Angry lawmakers push Geithner to toughen up on China
US Treasury Secretary Timothy Geithner on Thursday said it was “past time” for China to lift barriers to US exports, as he faced angry lawmakers’ demands for sanctions against Beijing.
Geithner abandoned his previously restrained approach to bluntly warn China it must let the yuan rise in value against the dollar to end trade distortions.
Facing November elections shaped by voter anger at the sour economy, US lawmakers are weighing bills that would slap sanctions on Chinese goods, amid accusations that Beijing keeps its currency — and thereby its exports — artificially cheap.
“It is past time for China to move” Geithner said, listing currency and other trade distortions as “core objectives” with China.
The US Treasury has consistently avoided labeling China a currency manipulator in its semi-annual reports to Congress — a move which could set in motion a process for retaliation — but has maintained that the yuan is undervalued.
The issue appeared to have been defused in June when China pledged in June to let the yuan trade more freely against the dollar, but Geithner has reiterated that he is still not satisfied with Beijing’s moves to loosen its grip on the currency.
Despite the “important” pledge, Geithner said the Chinese currency’s value was “essentially” unchanged in the last two years.
“China has continued to intervene in the exchange markets on a very substantial scale to limit the upward pressure of market forces on the Chinese currency.”
Since then, it has appreciated about 1.6 percent against the greenback and traded at 6.7181, its highest level since June, on Wednesday.
China on Thursday warned outside pressure on Beijing to change its currency regime would be counterproductive.

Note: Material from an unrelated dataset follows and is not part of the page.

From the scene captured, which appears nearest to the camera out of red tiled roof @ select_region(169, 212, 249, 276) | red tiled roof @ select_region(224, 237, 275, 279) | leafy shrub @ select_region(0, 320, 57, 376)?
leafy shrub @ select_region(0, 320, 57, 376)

“The appreciation of the renminbi cannot solve the US trade deficit against China and it cannot solve the US domestic unemployment issue,” foreign ministry spokeswoman Jiang Yu told reporters.
“The issues in China and US economic relations and trade should be properly solved through consultations on an equal footing. Exerting pressure cannot solve the issue. Rather, it may lead to the contrary.”
Despite his harsh warnings Geithner also tried to put the currency dispute in the context of a wider and mutually beneficial trade relationship with the fast-emerging economic super-power.
Boosting trade with China is seen as vital to President Barack Obama’s goal of doubling exports in five years.
“We have very significant economic interests in our relationship with China,” Geithner said.
The US exports to China have tallied more than 53 billion dollars since the beginning of this year.
But trade tensions with China were ratcheted up another notch on Wednesday when Washington called on the WTO to probe unfair Chinese trade practices.
The United States is accusing China of unfair treatment of US steel and electronic payment providers, the first step toward sanctions.